I am fairly new to DESeq2, though I have used it before it was for experiments with more replicates. I am hoping to get advice on how to deal with DE contrasts for this experiment in which I have 15 groups, 11 groups have 3 biological replicates/samples, but 4 groups are more rare and we could only obtain 2 samples.
I am doing 2 types of contrasts: (i) one group vs rest, (ii) pair-wise group vs group. After I would like to compare the set differences and set intersections of the DE genes across certain groups.
Because I have some groups with only 2 samples, I would like to get advice on how to deal with difference in treatment with the flagging of genes based on Cook's distance which works when comparing groups with 3 samples, but not work in other contrasts with groups with 2 samples. (DESeq2 user guide states: "The results function automatically flags genes which contain a Cook’s distance above a cutoff for samples which have 3 or more replicates. The p values and adjusted p values for these genes are set to NA. At least 3 replicates are required for flagging, as it is difficult to judge which sample might be an outlier with only 2 replicates. This filtering can be turned off with results(dds,cooksCutoff=FALSE).")

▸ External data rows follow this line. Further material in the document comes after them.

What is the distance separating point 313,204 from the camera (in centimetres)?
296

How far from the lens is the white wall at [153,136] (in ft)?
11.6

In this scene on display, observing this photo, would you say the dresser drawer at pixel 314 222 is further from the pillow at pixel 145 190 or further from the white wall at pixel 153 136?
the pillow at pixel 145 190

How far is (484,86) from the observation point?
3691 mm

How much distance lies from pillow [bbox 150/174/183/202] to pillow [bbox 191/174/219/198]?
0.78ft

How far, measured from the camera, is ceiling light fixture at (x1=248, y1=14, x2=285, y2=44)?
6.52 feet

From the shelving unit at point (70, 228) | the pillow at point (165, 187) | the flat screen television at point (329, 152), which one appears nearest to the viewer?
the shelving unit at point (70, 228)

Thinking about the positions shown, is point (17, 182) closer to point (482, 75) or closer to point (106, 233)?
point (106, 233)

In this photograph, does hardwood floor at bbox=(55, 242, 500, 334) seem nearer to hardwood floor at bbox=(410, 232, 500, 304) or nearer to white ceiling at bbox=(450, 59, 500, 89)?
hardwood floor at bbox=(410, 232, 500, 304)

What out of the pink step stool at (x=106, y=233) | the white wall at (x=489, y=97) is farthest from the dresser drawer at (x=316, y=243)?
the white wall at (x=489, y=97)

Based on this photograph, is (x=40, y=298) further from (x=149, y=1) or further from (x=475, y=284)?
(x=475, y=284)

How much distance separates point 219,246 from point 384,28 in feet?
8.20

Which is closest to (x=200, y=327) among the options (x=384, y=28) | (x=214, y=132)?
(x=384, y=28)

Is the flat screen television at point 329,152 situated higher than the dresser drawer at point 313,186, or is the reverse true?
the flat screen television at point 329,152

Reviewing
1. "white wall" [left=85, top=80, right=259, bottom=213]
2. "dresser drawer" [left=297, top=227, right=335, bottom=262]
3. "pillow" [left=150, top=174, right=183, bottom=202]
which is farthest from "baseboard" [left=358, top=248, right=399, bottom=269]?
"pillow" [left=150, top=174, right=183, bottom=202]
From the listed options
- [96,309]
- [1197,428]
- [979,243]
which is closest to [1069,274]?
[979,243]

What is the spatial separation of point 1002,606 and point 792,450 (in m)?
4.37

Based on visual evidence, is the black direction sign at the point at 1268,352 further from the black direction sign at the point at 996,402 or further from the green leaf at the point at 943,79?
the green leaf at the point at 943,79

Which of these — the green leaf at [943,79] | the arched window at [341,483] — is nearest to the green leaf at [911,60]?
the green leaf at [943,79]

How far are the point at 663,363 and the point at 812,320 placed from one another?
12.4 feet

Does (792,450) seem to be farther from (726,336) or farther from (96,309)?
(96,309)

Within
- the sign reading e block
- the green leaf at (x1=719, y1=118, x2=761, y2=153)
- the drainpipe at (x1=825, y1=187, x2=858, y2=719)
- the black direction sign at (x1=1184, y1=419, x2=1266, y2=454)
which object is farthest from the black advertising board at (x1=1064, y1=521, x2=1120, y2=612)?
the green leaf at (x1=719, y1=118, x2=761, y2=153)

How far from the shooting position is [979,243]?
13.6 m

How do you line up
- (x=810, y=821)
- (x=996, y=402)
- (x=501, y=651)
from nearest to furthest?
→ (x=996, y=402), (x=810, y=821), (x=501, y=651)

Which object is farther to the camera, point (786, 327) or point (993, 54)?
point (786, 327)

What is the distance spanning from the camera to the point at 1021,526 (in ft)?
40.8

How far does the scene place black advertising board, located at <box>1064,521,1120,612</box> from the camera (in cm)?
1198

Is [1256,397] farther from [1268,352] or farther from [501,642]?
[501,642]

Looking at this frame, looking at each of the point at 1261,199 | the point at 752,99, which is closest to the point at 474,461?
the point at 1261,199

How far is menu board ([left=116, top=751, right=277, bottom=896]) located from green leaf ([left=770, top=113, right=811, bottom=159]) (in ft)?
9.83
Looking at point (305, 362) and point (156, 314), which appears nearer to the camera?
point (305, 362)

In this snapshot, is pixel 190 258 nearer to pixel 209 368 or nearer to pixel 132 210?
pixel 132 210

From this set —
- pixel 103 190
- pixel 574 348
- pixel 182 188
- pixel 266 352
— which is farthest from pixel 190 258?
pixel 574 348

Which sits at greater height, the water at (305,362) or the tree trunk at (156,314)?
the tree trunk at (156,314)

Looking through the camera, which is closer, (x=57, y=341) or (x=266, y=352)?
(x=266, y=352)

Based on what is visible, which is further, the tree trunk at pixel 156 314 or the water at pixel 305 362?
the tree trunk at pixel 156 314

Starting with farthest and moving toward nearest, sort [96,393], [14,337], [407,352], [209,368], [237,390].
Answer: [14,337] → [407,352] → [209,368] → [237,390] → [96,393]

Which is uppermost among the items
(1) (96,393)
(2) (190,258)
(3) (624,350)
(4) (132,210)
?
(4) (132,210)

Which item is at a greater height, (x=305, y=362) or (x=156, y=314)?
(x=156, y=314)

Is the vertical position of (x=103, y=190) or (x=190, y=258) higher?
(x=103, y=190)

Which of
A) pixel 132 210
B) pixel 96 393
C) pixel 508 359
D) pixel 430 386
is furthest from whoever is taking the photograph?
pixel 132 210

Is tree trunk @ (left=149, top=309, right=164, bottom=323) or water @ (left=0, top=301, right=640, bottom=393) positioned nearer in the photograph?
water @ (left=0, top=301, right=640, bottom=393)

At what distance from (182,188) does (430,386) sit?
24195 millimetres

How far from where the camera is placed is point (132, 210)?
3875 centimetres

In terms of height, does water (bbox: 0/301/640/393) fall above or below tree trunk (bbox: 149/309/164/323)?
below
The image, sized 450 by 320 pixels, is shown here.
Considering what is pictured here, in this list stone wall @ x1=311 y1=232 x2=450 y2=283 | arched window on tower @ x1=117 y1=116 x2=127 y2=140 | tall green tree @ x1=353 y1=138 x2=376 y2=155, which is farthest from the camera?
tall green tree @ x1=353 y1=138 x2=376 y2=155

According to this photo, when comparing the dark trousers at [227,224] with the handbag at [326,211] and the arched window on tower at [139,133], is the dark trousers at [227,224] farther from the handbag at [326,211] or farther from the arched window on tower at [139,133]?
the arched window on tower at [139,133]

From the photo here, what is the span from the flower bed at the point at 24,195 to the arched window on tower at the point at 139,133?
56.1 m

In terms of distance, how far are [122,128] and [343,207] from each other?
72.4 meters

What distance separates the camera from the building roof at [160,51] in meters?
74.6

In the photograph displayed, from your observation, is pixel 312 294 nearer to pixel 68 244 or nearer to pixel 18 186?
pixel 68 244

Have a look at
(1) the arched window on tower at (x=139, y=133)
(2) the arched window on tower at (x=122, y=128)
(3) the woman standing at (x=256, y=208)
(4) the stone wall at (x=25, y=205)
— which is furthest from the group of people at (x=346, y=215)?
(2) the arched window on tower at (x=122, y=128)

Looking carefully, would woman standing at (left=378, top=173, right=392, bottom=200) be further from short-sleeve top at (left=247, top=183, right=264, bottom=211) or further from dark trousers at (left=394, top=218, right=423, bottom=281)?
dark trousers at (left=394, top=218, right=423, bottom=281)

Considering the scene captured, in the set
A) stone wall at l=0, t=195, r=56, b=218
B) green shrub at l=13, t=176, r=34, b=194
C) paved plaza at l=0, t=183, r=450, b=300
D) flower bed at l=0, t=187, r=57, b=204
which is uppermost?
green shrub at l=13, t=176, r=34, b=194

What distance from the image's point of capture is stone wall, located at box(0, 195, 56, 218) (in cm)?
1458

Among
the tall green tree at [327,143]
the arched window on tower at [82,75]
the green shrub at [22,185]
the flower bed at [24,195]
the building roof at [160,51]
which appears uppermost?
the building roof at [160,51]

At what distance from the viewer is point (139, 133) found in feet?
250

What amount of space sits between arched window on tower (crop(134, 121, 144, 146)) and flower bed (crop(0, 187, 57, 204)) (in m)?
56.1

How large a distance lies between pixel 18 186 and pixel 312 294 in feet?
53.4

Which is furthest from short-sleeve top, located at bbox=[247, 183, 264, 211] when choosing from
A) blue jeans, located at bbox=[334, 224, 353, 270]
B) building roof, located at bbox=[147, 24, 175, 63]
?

This leads to genes with adj p-val NA and ignored for the group contrasts with 3 samples in which count outlier are detected which is ideal, but for the contrasts of groups with only 2 samples, no flagging occurs. I do see genes detected to be DE that have large variance within the group with only 2 samples so this is an issue (I would like to exclude these genes). Because I'm also interested to compare genes that are commonly DE across certain groups, this seems to also be a problem as DE selection is different.
Should I turn-off this Cook's filtering (results(dds,cooksCutoff=FALSE)) for all contrasts and apply my own filter afterwards to maintain consistency? Could you advice how to apply this and how to find a threshold? I don't have experience on this. I had thought to leave Cook's filtering on for the contrasts with groups with 3 samples and look at those outliers as reference but it's limited to genes with outliers in those groups.
I have searched through several previous questions, but have not been able to come to an answer that fits my situation. Please excuse if there is a suitable response that I missed, if you could kindly direct me to that also.